* **WHAT TO WORK ON**
1. Name every C library function that appears in the memcpy thread.
2. Answer these questions from the memcpy thread:
(a) On which compiler and machine did the copy not produce the effect assumed in unzip.c?
(b) What call does Karl Heuer give as the proper way to achieve that effect?
(c) According to Doug Gwyn, what must the source and destination objects passed to memcpy() not do?

* **QUOTED PASSAGE**
[comp.std.c] memcpy

tim@maths.tcd.ie (Timothy Murphy) (09/19/90)

Recently, while debugging the Unix version of unzip.c,
I found a surprising discrepancy between 'memcpy' on various machines.

In unzip.c it is assumed that the effect of
	buf[0] = c;
	memcpy(buf+1, buf, 20);
is to set
	buf[0] = buf[1] = buf[2] = ... = buf[21] = c.

This is indeed the effect with most compilers I tried --
rather surprisingly, to me --
but not with cc on the Sun SparcStation (sun4).

Is this a bug on the Sparc,
or is memcpy not fully specified?

-- 

Timothy Murphy  

e-mail: tim@maths.tcd.ie

karl@haddock.ima.isc.com (Karl Heuer) (09/21/90)

In article <1990Sep19.021418.11574@maths.tcd.ie> tim@maths.tcd.ie (Timothy Murphy) writes:
>In [unix] unzip.c it is assumed that the effect of
>	buf[0] = c;
>	memcpy(buf+1, buf, 20);
>is to set
>	buf[0] = buf[1] = buf[2] = ... = buf[21] = c.

This is incorrect.  The proper way to achieve that effect is
	memset(buf, c, 21);

>Is this a bug on the Sparc [which doesn't do this],
>or is memcpy not fully specified?

The latter.  The effect of memcpy() on overlapping arrays is undefined.
(There is a new function memmove() which does have predictable behavior.)

Karl W. Z. Heuer (karl@kelp.ima.isc.com or ima!kelp!karl), The Walking Lint

gwyn@smoke.BRL.MIL (Doug Gwyn) (09/21/90)

In article <1990Sep19.021418.11574@maths.tcd.ie> tim@maths.tcd.ie (Timothy Murphy) writes:
>Is this a bug on the Sparc,
>or is memcpy not fully specified?

Neither one, really.  The implementation of memcpy() is not specified,
but its functional behavior is.  The objects fed to it as source and
destination are required to not overlap.  If they do overlap, what
happens will depend on details of the memcpy() implementation.  In fact
the naive implementation would work for overlap in one direction but
not for overlap in the other direction.  Some memcpy() implementations
have attempted to "do the right thing" (meaning: follow the sequential
pick-the-entire-block-up-into-a-temporary-register, then-put-the-
temporary-register-contents-back-down-at-the-new-location model) for
cases of overlaps, while others have not.  Sometimes the available
architectural support is a factor in determining the "preferred"
implementation, since the hardware may support fast block moves that
don't work according to the simple model.

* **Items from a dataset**

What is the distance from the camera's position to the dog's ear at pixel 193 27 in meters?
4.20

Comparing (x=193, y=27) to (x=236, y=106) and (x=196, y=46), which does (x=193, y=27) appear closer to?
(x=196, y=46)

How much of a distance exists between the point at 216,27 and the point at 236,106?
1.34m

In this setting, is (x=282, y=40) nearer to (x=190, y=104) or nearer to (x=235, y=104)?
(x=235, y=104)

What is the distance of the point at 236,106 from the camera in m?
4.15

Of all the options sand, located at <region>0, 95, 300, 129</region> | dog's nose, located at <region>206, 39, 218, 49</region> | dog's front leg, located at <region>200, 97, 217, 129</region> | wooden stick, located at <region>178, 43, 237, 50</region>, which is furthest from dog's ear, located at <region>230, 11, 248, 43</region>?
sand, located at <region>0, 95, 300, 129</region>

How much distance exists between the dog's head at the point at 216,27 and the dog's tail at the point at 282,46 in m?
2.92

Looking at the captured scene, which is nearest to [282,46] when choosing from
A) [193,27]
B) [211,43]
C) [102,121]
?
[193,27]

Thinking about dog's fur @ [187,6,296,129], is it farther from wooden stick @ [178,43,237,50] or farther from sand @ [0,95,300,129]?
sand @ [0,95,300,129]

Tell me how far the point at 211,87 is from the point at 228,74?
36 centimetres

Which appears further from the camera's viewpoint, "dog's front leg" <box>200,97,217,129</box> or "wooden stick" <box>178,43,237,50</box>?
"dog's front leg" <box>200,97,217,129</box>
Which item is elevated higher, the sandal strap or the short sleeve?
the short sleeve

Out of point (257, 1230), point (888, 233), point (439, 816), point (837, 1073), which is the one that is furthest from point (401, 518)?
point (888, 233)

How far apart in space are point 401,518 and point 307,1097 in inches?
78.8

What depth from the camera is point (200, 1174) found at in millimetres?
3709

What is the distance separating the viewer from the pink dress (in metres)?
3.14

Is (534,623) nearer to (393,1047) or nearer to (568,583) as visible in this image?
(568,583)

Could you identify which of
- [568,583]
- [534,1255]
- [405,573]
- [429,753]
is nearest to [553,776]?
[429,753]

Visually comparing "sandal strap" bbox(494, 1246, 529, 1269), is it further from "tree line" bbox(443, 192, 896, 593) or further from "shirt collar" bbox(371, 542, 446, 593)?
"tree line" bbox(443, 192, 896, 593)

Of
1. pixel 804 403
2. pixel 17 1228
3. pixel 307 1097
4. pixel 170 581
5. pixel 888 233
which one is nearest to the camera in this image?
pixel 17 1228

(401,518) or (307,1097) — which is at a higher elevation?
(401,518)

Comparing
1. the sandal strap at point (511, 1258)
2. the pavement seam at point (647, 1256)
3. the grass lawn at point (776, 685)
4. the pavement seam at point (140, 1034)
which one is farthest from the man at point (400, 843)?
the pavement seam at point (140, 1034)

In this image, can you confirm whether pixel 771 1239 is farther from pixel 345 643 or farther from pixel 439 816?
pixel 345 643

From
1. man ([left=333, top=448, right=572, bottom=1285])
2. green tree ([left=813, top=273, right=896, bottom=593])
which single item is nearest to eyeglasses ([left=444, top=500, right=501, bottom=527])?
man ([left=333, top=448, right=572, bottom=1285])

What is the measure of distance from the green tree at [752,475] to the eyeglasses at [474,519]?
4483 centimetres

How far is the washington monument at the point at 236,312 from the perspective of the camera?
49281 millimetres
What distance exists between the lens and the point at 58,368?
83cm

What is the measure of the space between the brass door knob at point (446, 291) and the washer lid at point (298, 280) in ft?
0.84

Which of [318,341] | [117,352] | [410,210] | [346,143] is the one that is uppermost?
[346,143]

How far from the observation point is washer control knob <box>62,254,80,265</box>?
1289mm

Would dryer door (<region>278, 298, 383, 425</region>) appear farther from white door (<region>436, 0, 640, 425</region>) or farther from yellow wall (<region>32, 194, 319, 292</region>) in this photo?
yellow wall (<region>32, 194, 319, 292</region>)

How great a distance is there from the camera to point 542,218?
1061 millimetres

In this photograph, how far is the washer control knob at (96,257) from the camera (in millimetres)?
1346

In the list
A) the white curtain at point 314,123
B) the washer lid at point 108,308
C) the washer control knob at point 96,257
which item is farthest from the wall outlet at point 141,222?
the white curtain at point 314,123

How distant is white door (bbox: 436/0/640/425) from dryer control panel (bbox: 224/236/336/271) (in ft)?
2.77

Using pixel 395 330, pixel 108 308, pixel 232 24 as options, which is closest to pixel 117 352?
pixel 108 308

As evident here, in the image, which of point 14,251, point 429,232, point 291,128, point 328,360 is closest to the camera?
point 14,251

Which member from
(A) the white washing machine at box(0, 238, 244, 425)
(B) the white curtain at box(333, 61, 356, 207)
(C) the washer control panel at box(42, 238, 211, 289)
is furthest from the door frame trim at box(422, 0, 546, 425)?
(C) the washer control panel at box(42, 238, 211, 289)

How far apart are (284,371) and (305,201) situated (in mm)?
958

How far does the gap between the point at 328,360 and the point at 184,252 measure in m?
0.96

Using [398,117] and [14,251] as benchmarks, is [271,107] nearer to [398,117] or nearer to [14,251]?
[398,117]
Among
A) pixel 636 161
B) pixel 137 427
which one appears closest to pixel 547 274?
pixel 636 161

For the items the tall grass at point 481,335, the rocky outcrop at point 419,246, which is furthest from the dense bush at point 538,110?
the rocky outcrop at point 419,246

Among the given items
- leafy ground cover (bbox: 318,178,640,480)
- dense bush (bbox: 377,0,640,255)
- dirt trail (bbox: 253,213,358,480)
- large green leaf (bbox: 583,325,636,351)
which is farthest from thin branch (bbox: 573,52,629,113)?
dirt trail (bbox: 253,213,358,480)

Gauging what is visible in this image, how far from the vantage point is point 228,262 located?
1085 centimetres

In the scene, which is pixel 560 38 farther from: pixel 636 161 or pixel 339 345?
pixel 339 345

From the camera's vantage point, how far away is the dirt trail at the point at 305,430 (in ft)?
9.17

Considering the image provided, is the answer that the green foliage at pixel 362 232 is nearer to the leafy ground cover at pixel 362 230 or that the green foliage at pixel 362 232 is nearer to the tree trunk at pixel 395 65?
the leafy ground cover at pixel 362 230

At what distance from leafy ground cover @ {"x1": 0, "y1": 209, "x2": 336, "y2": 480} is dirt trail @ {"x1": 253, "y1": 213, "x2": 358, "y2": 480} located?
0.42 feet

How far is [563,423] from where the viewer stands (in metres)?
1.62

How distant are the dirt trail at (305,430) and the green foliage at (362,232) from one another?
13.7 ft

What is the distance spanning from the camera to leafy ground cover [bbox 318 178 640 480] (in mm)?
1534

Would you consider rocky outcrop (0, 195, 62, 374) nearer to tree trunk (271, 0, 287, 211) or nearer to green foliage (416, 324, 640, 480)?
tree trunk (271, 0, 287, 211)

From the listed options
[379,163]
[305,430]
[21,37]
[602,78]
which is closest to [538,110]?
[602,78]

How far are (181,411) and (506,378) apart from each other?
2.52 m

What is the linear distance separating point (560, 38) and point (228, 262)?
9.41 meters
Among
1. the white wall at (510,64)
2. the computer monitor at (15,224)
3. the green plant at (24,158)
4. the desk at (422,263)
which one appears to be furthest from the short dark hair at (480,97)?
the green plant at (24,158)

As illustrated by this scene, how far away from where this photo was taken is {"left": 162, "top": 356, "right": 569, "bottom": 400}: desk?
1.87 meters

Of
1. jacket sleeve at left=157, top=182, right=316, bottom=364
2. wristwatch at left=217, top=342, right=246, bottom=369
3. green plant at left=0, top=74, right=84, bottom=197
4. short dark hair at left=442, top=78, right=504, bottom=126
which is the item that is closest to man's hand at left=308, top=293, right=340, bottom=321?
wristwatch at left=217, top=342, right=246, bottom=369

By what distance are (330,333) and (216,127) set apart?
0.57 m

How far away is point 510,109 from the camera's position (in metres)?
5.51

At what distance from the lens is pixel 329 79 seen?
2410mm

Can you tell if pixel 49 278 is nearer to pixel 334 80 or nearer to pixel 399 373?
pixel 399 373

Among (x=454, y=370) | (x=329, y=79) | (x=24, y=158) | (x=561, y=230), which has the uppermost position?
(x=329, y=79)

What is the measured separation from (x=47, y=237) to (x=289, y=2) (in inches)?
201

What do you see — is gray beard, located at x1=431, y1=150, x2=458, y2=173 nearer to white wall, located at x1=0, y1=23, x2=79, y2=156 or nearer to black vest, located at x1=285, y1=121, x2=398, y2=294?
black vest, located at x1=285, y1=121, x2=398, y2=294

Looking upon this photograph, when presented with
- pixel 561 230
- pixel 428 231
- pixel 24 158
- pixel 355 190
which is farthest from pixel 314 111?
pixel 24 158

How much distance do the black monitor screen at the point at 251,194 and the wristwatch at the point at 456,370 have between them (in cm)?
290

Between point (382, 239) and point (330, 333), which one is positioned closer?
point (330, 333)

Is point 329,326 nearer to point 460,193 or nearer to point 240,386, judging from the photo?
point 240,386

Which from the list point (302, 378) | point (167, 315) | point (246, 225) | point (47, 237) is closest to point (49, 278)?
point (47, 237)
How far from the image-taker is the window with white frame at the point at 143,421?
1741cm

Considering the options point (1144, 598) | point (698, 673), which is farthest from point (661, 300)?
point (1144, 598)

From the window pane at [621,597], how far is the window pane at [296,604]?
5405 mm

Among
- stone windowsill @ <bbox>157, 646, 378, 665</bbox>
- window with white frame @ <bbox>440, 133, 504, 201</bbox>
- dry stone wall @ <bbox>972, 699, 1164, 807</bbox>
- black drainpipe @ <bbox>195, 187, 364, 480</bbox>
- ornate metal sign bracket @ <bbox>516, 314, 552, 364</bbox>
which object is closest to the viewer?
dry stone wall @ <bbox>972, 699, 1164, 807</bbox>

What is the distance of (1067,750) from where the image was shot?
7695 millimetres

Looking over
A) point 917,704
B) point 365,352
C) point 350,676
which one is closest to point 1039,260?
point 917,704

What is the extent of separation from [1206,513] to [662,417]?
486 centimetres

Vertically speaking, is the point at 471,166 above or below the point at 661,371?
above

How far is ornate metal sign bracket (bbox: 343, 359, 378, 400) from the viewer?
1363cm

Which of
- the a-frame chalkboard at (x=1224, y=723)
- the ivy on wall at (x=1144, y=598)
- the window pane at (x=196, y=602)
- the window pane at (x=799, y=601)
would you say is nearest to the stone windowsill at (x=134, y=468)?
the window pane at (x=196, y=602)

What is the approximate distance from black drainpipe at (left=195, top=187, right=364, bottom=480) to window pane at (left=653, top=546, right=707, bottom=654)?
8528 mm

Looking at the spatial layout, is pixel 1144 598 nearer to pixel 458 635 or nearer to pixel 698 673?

* **WORKED SOLUTIONS**
1. memcpy, memset, memmove

2.
(a) cc on the Sun SparcStation (sun4)
(b) memset(buf, c, 21);
(c) They must not overlap.